— Requirement —
Copy every line of the records below word for word, and leave out the pictures.

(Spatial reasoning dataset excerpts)

--- Begin ---

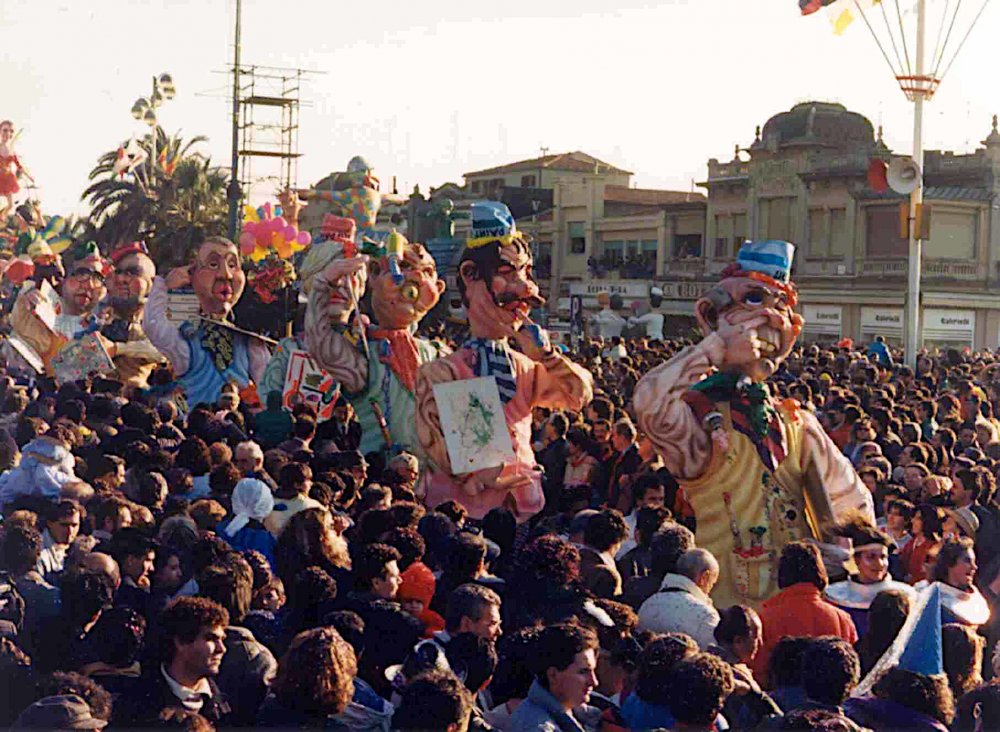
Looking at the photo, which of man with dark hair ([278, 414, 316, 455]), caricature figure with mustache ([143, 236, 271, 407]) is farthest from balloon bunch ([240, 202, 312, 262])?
man with dark hair ([278, 414, 316, 455])

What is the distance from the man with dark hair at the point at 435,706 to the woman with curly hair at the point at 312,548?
1.74 metres

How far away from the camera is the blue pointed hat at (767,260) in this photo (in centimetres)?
845

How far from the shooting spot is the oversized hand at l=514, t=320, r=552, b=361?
986 cm

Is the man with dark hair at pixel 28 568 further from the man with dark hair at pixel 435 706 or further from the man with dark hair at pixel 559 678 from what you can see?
the man with dark hair at pixel 559 678

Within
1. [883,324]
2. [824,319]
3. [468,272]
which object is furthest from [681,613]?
[824,319]

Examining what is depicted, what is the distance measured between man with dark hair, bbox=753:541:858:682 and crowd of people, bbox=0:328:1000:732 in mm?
10

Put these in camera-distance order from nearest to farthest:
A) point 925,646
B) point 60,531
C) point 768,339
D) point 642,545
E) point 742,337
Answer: point 925,646 → point 60,531 → point 642,545 → point 742,337 → point 768,339

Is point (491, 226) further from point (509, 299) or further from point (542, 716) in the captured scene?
point (542, 716)

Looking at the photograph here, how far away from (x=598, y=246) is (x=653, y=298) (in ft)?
20.8

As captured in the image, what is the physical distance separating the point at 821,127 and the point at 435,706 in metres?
39.6

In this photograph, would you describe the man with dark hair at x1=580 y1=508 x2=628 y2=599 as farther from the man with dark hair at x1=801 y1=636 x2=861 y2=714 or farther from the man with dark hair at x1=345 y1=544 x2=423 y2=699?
the man with dark hair at x1=801 y1=636 x2=861 y2=714

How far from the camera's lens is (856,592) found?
21.0 feet

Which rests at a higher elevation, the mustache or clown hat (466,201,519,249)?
clown hat (466,201,519,249)

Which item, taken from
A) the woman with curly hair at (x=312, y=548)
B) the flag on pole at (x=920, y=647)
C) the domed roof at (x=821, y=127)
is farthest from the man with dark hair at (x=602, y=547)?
the domed roof at (x=821, y=127)
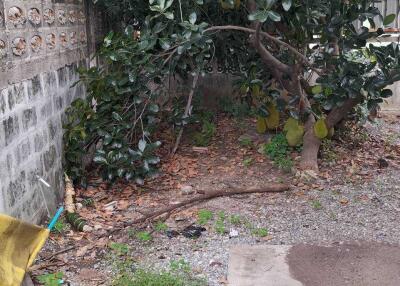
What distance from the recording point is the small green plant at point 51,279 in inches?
143

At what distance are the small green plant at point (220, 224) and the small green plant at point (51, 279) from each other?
1292 mm

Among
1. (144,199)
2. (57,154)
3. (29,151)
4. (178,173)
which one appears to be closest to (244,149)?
(178,173)

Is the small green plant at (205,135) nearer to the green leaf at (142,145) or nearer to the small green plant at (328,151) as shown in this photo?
the small green plant at (328,151)

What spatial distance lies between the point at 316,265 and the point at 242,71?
121 inches

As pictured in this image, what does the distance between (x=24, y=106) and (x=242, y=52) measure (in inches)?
132

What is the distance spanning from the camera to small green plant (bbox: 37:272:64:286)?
3.64m

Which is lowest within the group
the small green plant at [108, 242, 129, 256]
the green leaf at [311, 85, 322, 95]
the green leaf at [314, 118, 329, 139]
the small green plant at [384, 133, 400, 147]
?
the small green plant at [384, 133, 400, 147]

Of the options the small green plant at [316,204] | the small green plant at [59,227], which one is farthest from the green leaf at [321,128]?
the small green plant at [59,227]

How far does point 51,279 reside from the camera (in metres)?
3.69

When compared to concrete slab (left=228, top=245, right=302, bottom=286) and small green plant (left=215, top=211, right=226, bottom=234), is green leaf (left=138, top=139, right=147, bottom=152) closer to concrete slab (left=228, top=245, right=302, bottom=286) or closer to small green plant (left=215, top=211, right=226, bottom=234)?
small green plant (left=215, top=211, right=226, bottom=234)

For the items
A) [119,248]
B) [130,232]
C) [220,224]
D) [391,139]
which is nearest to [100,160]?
[130,232]

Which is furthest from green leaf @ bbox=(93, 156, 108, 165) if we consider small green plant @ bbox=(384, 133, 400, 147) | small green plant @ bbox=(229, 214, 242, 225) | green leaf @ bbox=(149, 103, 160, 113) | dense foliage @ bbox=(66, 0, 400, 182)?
small green plant @ bbox=(384, 133, 400, 147)

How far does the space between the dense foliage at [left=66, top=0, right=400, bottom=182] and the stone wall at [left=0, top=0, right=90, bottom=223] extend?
13.0 inches

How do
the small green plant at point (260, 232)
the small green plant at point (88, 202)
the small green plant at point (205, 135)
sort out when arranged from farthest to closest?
the small green plant at point (205, 135) → the small green plant at point (88, 202) → the small green plant at point (260, 232)
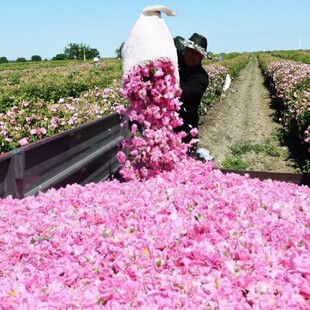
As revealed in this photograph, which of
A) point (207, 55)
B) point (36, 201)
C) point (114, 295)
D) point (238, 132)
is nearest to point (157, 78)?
point (207, 55)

--- End ---

— Reply —
Looking at the photo, which of man with dark hair ([278, 414, 316, 455]), caricature figure with mustache ([143, 236, 271, 407]) is farthest from balloon bunch ([240, 202, 312, 262])?
man with dark hair ([278, 414, 316, 455])

What is the distance from the man with dark hair at the point at 435,706 to the woman with curly hair at the point at 312,548?
1.74 metres

How far away from the camera is the blue pointed hat at (767,260) in this photo (in centimetres)?
845

How far from the shooting spot is the oversized hand at l=514, t=320, r=552, b=361?
986 cm

Is the man with dark hair at pixel 28 568 further from the man with dark hair at pixel 435 706 or further from the man with dark hair at pixel 559 678 from what you can see?
the man with dark hair at pixel 559 678

Within
1. [883,324]
2. [824,319]
3. [468,272]
which object is furthest from [681,613]?
[824,319]

Examining what is depicted, what is the distance measured between man with dark hair, bbox=753:541:858:682 and crowd of people, bbox=0:328:1000:732 in mm?
10

Put these in camera-distance order from nearest to farthest:
A) point 925,646
B) point 60,531
C) point 768,339
D) point 642,545
E) point 742,337
Answer: point 925,646 → point 60,531 → point 642,545 → point 742,337 → point 768,339

Is point (491, 226) further from point (509, 299) or further from point (542, 716) in the captured scene?
point (542, 716)

Looking at the photograph here, how far away from (x=598, y=246) is (x=653, y=298) (in ft)?
20.8

As captured in the image, what is the physical distance separating the point at 821,127 and the point at 435,706 in metres?
39.6

In this photograph, would you describe the man with dark hair at x1=580 y1=508 x2=628 y2=599 as farther from the man with dark hair at x1=801 y1=636 x2=861 y2=714 or farther from the man with dark hair at x1=345 y1=544 x2=423 y2=699?
the man with dark hair at x1=801 y1=636 x2=861 y2=714

How far from the camera's lens is (856,592) found?
21.0 feet

Which rests at a higher elevation, the mustache or clown hat (466,201,519,249)?
clown hat (466,201,519,249)

Which item, taken from
A) the woman with curly hair at (x=312, y=548)
B) the flag on pole at (x=920, y=647)
C) the domed roof at (x=821, y=127)
is farthest from the man with dark hair at (x=602, y=547)?
the domed roof at (x=821, y=127)
What distance from the recording point is the small green plant at point 51,279 in inches?
143

At what distance are the small green plant at point (220, 224) and the small green plant at point (51, 279) from each other?
1292 mm

Among
1. (144,199)
2. (57,154)
3. (29,151)
4. (178,173)
which one appears to be closest to (244,149)?
(178,173)

Is the small green plant at (205,135) nearer to the green leaf at (142,145) or nearer to the small green plant at (328,151) as shown in this photo?
the small green plant at (328,151)

What spatial distance lies between the point at 316,265 and the point at 242,71?
121 inches

As pictured in this image, what does the distance between (x=24, y=106) and (x=242, y=52) measure (in inches)?
132

What is the distance spanning from the camera to small green plant (bbox: 37:272:64:286)?
3.64m

Which is lowest within the group
the small green plant at [108, 242, 129, 256]
the green leaf at [311, 85, 322, 95]
the green leaf at [314, 118, 329, 139]
the small green plant at [384, 133, 400, 147]
?
the small green plant at [384, 133, 400, 147]

Of the options the small green plant at [316,204] | the small green plant at [59,227], which one is farthest from the green leaf at [321,128]?
the small green plant at [59,227]

How far does point 51,279 reside from the camera (in metres)?
3.69

When compared to concrete slab (left=228, top=245, right=302, bottom=286) and small green plant (left=215, top=211, right=226, bottom=234), is green leaf (left=138, top=139, right=147, bottom=152) closer to concrete slab (left=228, top=245, right=302, bottom=286) or closer to small green plant (left=215, top=211, right=226, bottom=234)?
small green plant (left=215, top=211, right=226, bottom=234)

For the items
A) [119,248]
B) [130,232]
C) [220,224]
D) [391,139]
which is nearest to [100,160]?
[130,232]

Which is furthest from green leaf @ bbox=(93, 156, 108, 165) if we consider small green plant @ bbox=(384, 133, 400, 147) | small green plant @ bbox=(229, 214, 242, 225) | green leaf @ bbox=(149, 103, 160, 113) | dense foliage @ bbox=(66, 0, 400, 182)?
small green plant @ bbox=(384, 133, 400, 147)

How far does the space between the dense foliage at [left=66, top=0, right=400, bottom=182] and the stone wall at [left=0, top=0, right=90, bottom=223] extend?
13.0 inches

How do
the small green plant at point (260, 232)
the small green plant at point (88, 202)
the small green plant at point (205, 135)
sort out when arranged from farthest to closest?
the small green plant at point (205, 135) → the small green plant at point (88, 202) → the small green plant at point (260, 232)
As revealed in this photograph, which of
A) point (207, 55)
B) point (36, 201)
C) point (114, 295)
D) point (238, 132)
is nearest to point (157, 78)?
point (207, 55)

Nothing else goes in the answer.